Pantaloncini e maglietta nera (gadeget del festival), Gaeta si sfoga seduto su un divanetto davanti al quale campeggiano i suoi trofei: quattro medaglie del Presidente della Repubblica, per i meriti acquisiti da un festival di grande respiro come il suo, e una massiccia rassegna stampa dove “Leggendo metropolitano” compare in prestigiose testate nazionali come il domenicale del Sole 24 ore o Repubblica. «Non sono mai stato accettato in questa città – attacca– Ma i fatti parlano: in questi dieci anni abbiamo portato sette premi Nobel e sei premi Pulitzer. Abbiamo ospitato autori come Amos Oz, Zygmunt Bauman, Ian McEwan, Peter Cameron».

In tutto questo però, si domanda Gaeta, dove era la politica? Sì, perché sin dall’inizio il patron di “Leggendo metropolitano” non ha avuto pace: «Per le prime due edizioni mi sono indebitato – racconta – Poi ho dovuto combattere per ricevere i contributi pubblici, mai arrivati puntuali». Numeri alla mano, Gaeta parla di un festival che da altre parti non costerebbe meno di 500 mila euro, ma che lui ha organizzato con poco più di 200 mila: meno della metà arrivano da Regione, Comune e Fondazione di Sardegna, il resto l’ha tolto fuori in parte indebitandosi, in parte grazie agli sponsor. «Dalla Regione non ho ancora ricevuto i soldi per pagare i ragazzi che hanno lavorato con me l’anno scorso». Una situazione resa più pesante dalle lotte di ogni giorno, combattute per reclamare maggiore dignità: «Un dirigente che non rispondeva mai al telefono mi ha urlato contro perché, esasperato, alla fine ho chiamato l’assesssore», continua Gaeta.

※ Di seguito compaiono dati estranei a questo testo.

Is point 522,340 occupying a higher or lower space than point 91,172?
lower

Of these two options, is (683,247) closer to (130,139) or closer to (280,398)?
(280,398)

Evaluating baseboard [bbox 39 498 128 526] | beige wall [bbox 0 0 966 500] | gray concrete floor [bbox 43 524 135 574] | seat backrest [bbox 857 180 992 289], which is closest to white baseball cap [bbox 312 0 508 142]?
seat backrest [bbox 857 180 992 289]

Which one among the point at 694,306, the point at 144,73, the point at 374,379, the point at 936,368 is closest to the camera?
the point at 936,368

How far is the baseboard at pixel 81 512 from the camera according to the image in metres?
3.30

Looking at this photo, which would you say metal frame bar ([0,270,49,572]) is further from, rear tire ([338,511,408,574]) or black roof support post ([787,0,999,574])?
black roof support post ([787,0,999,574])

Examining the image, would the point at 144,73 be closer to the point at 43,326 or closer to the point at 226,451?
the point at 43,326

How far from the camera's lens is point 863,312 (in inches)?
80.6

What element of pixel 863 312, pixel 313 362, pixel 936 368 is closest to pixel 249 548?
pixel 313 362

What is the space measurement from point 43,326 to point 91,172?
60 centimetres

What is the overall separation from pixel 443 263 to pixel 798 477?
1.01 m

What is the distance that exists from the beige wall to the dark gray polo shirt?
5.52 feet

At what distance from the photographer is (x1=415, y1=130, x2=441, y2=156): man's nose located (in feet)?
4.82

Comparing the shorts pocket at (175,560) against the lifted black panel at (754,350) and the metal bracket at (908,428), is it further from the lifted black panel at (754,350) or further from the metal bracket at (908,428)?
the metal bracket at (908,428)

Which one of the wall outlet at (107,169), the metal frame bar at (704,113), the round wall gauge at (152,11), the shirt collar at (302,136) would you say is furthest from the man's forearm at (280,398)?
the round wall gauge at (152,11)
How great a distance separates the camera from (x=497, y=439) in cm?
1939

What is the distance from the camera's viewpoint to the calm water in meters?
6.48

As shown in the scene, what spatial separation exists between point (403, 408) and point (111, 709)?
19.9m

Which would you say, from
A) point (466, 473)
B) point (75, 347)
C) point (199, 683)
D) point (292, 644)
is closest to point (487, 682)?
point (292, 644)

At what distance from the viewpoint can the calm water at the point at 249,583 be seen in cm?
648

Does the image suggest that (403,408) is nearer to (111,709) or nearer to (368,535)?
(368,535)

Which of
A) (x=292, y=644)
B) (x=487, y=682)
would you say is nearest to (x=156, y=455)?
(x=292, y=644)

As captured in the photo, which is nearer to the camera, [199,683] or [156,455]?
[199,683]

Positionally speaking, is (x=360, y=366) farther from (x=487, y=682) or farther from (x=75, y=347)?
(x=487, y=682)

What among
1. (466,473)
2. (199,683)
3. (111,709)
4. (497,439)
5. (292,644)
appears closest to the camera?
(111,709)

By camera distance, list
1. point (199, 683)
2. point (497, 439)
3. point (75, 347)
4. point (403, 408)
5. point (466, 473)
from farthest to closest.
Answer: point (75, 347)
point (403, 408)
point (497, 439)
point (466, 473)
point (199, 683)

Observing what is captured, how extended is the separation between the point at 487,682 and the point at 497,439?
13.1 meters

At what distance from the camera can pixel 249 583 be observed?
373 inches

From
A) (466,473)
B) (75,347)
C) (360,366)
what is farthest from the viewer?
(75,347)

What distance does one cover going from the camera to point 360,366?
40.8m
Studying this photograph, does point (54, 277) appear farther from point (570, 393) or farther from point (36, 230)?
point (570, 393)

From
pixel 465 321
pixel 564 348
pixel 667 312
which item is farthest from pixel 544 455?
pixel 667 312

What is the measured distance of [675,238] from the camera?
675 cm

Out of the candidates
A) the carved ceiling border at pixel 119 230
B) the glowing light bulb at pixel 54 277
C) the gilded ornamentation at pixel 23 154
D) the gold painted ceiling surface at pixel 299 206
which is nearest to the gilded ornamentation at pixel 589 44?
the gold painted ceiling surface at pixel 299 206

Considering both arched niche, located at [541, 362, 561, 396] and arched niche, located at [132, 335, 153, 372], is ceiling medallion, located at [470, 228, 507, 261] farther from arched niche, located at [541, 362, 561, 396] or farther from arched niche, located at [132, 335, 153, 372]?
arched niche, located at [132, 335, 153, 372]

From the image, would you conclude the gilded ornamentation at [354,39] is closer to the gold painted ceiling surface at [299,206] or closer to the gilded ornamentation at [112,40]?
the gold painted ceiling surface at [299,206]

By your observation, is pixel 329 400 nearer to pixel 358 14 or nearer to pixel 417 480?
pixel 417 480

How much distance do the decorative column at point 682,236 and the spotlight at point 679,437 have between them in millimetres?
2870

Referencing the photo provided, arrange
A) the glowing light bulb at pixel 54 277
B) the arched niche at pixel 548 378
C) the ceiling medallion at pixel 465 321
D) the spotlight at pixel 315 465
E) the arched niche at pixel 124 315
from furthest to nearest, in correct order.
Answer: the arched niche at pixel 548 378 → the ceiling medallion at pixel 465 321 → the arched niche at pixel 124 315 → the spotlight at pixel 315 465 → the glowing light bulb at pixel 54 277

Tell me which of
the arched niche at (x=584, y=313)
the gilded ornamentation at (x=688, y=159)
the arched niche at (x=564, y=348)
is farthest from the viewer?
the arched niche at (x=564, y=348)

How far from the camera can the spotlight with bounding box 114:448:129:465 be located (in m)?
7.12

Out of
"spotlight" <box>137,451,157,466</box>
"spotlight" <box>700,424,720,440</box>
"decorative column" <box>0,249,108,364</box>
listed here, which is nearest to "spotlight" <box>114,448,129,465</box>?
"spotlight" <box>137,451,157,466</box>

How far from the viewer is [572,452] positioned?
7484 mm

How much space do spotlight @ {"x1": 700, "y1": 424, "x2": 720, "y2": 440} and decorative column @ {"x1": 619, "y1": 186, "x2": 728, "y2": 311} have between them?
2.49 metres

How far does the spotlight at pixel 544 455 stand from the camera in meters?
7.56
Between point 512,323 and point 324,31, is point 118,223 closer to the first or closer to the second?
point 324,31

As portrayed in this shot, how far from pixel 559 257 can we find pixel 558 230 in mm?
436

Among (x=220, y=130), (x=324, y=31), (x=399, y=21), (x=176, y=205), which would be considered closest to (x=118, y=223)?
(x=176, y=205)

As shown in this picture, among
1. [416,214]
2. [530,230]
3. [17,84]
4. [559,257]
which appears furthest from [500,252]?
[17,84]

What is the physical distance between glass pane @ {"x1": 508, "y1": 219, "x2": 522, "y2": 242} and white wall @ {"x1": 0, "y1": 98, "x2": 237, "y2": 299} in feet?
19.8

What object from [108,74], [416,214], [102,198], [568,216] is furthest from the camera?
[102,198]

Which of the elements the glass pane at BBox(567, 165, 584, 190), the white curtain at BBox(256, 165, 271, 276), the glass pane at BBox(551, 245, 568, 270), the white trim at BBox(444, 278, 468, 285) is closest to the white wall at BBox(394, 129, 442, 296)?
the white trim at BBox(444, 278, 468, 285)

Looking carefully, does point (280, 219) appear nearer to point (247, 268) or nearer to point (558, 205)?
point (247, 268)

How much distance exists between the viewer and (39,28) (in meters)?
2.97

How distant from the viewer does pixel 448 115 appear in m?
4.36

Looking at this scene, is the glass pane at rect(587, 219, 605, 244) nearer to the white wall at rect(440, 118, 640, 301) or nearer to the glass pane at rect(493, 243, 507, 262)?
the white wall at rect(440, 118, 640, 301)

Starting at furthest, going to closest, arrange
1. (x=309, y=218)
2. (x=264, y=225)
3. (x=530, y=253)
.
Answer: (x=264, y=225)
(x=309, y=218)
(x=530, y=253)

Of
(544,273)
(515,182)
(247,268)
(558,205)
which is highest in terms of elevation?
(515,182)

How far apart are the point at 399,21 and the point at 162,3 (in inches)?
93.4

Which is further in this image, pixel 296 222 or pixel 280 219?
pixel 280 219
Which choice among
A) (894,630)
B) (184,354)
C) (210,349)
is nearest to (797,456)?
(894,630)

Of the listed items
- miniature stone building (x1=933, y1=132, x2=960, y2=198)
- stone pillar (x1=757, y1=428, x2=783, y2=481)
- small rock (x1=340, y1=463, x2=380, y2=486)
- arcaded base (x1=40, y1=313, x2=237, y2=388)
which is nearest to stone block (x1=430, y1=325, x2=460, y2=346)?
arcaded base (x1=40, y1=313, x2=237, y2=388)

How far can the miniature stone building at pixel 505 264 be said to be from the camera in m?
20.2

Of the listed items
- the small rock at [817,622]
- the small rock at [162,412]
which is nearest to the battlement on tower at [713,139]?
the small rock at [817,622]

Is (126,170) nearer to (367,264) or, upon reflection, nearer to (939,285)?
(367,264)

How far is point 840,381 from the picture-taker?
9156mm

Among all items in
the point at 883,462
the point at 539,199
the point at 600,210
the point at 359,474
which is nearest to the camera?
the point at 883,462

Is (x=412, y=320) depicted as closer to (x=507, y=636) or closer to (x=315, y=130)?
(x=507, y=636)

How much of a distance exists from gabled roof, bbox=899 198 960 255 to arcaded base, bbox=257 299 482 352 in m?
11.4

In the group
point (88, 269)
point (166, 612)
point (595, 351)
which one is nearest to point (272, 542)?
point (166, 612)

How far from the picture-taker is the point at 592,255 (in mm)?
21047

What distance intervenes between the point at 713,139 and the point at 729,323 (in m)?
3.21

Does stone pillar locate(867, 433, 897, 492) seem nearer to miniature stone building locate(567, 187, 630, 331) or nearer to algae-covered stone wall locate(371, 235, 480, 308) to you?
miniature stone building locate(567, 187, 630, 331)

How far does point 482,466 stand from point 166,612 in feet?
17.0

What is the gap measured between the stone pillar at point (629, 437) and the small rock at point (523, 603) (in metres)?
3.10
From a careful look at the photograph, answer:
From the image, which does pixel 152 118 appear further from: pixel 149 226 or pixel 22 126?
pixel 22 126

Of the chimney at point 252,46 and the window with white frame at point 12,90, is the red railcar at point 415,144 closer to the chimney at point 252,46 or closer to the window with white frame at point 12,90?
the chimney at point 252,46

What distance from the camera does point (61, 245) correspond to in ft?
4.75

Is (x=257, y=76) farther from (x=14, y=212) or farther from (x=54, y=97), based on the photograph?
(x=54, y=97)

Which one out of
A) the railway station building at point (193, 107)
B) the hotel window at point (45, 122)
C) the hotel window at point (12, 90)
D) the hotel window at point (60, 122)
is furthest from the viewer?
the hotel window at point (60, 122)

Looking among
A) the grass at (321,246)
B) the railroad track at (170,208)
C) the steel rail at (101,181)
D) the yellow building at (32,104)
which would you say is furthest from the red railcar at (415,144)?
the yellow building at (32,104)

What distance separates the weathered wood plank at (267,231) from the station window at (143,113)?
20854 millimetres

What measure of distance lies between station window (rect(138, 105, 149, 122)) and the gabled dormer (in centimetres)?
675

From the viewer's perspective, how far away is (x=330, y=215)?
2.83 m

Ma si potrebbero citare altri fatti: come le spese per il progetto grafico del festival, per la Regione non finanziabili, o gli spazi concessi e poi negati: «Qualche anno fa l’allora assessora alla Cultura, Claudia Firino, mi promise che avrei potuto utilizzare l’ex Manifattura Tabacchi –ricorda ancora il direttore di Leggendo Metropolitano – Il giorno prima che cominciasse il festival mi fece sapere che era inagibile, e dovetti trovare un’altra soluzione, perdendo anche dei soldi»

Tra delibere che «sembrano scritte da Pluto e Carabella» e rappresentanti delle istituzioni che non si sono mai fatti vedere al festival («Una sola volta è stato ricevuto dal sindaco un Premio Nobel») e funzionari che si accaniscono sui rendiconti, la situazione era divenuta insostenibile: «Non farò più nulla – continua lo sfogo – Ma vigilerò su quello che sarà fatto. Controllerò ogni delibera». Perché il cuore vero del problema è una politica culturale non sempre all’altezza delle aspettative e che non riesce a pensare alle nuove generazioni, coloro alle quali Gaeta sembra guardare più di tutto. Mal di pancia a parte, «resta il fatto che sono stati dieci anni favolosi. Ho lavorato con ragazzi meravigliosi e qualche volta anche con bravi politici, che però durano poco».